PROBLEM SET:
1 – Translate this sentence from the Slovene tagging paper into Spanish: "Results show that PoS accuracy is quite high, while accuracy on Case is lowest."
2 – Echo the part of the Slovene tagging paper starting at "Trainable wordclass syntactic" and ending at "1998] for French.".

DOCUMENT EXTRACT:
============
Saso Dzeroski, Tomaz Erjavec, Jakub Zavrel
Dept. for Intelligent Systems, Jozef Stefan Institute
Ljubljana, Slovenia
{saso.dzeroski,tomaz.erjavec}@ijs.si
Centrum voor Nederlandse Taal en Spraak, University of Antwerp
Antwerp, Belgium
jakub.zavrel@kub.nl
Published in the Proceedings of the Second International Conference on Language Resources and Evaluation, LREC 2000, pp. 1099--1104.
The paper evaluates tagging techniques on a corpus of Slovene, where we are faced with a large number of possible word-class tags and only a small (hand-tagged) dataset. We report on training and testing of four different taggers on the Slovene MULTEXT-East corpus containing about 100.000 words and 1000 different morphosyntactic tags. Results show, first of all, that training times of the Maximum Entropy Tagger and the Rule Based Tagger are unacceptably long, while they are negligible for the Memory Based Taggers and the TnT tri-gram tagger. Results on a random split show that tagging accuracy varies between 86% and 89% overall, between 92% and 95% on known words and between 54% and 55% on unknown words. Best results are obtained by TnT. The paper also investigates performance in relation to our EAGLES-based morphosyntactic tagset. Here we compare the per-feature accuracy on the full tagset, and accuracies on these features when training on a reduced tagset. Results show that PoS accuracy is quite high, while accuracy on Case is lowest. Tagset reduction helps improve accuracy, but less than might be expected.
Trainable wordclass syntactic taggers have reached the level of maturity where many models and implementations exist, with several being robust and available free of charge. In this context, comparing, evaluating, and tuning taggers for 'new' languages becomes imperative. Recently, there has been growing interest in validation of language resources and processing tools, some explicitly concerned with tagger evaluation, e.g. the GRACE project [Adda et al., 1998] for French.
Less work on tagger evaluation and tagging in general has been done on the so-called Eastern European languages. These languages typically have quite different properties, in particular much richer word inflection. Standard morphosyntactic tagsets are therefore orders of magnitude larger (from 600 to over 3000); an even greater problem is the lack of training and testing data, i.e., pre-annotated corpora. The acquisition of training data, of course, gets easier when at least basic automatic methods are in place.
============
(Excerpts from a spatial dataset)
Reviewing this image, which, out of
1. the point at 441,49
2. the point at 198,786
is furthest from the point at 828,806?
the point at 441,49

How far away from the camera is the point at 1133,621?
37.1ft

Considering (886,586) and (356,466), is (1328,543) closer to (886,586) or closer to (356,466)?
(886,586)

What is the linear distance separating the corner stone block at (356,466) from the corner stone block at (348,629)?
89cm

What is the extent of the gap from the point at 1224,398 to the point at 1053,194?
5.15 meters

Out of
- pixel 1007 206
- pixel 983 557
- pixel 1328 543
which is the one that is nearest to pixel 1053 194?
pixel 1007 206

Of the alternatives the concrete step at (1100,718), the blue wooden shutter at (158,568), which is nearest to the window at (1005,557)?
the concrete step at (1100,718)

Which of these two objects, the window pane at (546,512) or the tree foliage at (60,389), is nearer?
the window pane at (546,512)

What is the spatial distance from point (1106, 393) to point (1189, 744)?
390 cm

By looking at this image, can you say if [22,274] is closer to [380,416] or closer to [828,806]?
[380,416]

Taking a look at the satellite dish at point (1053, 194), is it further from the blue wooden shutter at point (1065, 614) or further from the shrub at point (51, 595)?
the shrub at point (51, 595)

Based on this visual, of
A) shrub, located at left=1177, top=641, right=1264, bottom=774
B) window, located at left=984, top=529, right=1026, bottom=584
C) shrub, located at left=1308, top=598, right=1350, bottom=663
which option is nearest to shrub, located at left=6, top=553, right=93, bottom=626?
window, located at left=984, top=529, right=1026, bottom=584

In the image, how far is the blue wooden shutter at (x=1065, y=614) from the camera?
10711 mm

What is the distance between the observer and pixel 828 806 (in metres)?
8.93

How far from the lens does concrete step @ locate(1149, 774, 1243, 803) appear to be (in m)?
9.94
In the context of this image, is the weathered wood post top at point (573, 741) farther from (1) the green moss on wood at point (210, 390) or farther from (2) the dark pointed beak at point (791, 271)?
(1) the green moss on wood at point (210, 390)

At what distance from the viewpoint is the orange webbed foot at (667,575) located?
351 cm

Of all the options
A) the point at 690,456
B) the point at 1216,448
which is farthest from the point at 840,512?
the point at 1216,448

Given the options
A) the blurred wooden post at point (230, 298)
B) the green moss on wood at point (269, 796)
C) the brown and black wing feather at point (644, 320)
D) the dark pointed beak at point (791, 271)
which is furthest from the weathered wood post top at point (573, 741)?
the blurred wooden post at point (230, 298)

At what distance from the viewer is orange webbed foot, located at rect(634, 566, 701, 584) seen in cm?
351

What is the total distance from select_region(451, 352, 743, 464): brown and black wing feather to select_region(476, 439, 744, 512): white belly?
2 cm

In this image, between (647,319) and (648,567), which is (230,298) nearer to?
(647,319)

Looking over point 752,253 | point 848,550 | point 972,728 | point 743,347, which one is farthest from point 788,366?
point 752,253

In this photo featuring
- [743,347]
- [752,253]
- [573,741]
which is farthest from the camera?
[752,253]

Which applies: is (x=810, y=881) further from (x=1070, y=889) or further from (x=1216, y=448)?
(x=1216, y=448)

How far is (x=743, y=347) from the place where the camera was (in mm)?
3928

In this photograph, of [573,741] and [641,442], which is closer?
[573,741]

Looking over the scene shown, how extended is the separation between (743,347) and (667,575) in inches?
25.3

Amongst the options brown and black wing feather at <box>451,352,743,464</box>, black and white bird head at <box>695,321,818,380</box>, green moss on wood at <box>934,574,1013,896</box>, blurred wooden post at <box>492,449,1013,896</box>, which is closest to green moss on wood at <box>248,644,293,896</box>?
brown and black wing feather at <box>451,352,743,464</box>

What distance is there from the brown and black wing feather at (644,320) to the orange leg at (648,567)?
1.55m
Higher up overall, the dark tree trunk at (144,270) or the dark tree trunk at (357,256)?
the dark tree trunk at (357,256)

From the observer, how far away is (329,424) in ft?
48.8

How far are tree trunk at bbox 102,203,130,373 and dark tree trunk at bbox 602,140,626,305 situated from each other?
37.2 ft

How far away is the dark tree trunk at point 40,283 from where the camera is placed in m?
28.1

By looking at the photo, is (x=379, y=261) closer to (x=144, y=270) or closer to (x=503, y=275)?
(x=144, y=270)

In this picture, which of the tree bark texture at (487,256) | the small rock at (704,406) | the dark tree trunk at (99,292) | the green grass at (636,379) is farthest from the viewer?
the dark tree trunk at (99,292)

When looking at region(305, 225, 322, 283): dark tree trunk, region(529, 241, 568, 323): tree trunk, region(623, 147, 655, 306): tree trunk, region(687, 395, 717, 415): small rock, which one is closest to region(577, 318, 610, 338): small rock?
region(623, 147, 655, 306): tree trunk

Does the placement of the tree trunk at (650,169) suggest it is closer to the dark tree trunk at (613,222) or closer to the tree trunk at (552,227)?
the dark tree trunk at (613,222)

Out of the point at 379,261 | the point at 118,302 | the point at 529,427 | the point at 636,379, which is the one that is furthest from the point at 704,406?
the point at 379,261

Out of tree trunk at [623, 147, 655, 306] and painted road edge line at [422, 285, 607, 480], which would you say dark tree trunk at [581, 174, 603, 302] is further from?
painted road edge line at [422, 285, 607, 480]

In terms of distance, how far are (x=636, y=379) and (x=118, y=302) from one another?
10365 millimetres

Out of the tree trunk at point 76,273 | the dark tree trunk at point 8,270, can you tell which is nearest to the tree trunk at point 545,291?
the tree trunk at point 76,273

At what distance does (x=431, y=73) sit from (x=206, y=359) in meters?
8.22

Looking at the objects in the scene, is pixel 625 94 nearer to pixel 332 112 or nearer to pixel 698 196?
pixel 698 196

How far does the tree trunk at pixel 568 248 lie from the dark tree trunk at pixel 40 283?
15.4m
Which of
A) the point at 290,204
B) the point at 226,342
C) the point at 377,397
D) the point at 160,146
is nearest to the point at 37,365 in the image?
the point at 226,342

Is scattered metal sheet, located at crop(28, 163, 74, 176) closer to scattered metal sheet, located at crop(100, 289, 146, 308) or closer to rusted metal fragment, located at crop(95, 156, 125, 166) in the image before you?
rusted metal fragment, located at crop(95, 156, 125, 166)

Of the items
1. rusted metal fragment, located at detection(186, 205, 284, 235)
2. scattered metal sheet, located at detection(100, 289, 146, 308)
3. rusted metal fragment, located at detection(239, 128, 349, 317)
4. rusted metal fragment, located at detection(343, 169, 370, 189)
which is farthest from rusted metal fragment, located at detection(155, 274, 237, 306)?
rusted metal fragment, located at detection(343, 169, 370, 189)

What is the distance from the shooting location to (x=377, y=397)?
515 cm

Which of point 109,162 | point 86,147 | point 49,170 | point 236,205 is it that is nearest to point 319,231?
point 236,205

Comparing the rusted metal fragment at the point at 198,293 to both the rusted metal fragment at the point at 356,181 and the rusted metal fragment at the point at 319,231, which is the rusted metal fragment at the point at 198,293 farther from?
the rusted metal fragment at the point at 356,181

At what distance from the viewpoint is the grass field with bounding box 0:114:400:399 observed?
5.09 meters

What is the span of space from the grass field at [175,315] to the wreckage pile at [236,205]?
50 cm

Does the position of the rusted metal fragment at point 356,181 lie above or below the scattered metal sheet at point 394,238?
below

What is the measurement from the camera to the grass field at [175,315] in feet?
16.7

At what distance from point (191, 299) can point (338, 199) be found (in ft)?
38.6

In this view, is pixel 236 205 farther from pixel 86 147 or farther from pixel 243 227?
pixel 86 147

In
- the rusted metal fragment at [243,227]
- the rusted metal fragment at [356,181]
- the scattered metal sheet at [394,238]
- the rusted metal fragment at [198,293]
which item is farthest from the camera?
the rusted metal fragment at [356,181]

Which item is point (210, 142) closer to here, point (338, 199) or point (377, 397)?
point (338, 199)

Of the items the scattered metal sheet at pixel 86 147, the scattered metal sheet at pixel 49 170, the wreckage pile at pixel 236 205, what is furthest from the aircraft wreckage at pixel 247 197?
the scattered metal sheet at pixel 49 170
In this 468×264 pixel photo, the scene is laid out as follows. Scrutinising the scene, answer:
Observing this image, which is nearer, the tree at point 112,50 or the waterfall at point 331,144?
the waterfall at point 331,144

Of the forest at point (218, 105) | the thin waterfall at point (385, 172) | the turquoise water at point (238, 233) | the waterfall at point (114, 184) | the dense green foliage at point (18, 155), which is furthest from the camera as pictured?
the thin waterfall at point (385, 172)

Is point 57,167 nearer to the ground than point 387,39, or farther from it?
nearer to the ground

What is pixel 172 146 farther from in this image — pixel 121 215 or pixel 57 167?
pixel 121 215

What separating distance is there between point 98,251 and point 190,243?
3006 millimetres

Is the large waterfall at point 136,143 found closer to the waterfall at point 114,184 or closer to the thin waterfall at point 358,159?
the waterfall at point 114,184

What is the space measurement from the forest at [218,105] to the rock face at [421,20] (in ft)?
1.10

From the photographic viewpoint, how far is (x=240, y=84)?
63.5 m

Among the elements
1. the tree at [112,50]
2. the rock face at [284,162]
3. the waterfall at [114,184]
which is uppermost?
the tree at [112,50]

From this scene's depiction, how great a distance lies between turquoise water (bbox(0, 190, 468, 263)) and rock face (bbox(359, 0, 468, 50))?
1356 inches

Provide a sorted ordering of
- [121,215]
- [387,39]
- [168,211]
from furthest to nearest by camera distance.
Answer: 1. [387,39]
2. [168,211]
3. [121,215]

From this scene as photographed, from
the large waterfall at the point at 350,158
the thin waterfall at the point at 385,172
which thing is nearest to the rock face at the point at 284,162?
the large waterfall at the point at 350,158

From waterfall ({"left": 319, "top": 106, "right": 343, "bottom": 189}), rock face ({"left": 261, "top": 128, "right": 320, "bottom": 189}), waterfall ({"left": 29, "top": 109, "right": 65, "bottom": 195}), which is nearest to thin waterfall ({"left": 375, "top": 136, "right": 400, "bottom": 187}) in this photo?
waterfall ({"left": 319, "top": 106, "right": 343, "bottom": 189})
============
TASK-BY-TASK SOLUTIONS:
1 – Los resultados muestran que la precisión de PoS es bastante alta, mientras que la precisión en el Caso es la más baja.

2 –
Trainable wordclass syntactic taggers have reached the level of maturity where many models and implementations exist, with several being robust and available free of charge. In this context, comparing, evaluating, and tuning taggers for 'new' languages becomes imperative. Recently, there has been growing interest in validation of language resources and processing tools, some explicitly concerned with tagger evaluation, e.g. the GRACE project [Adda et al., 1998] for French.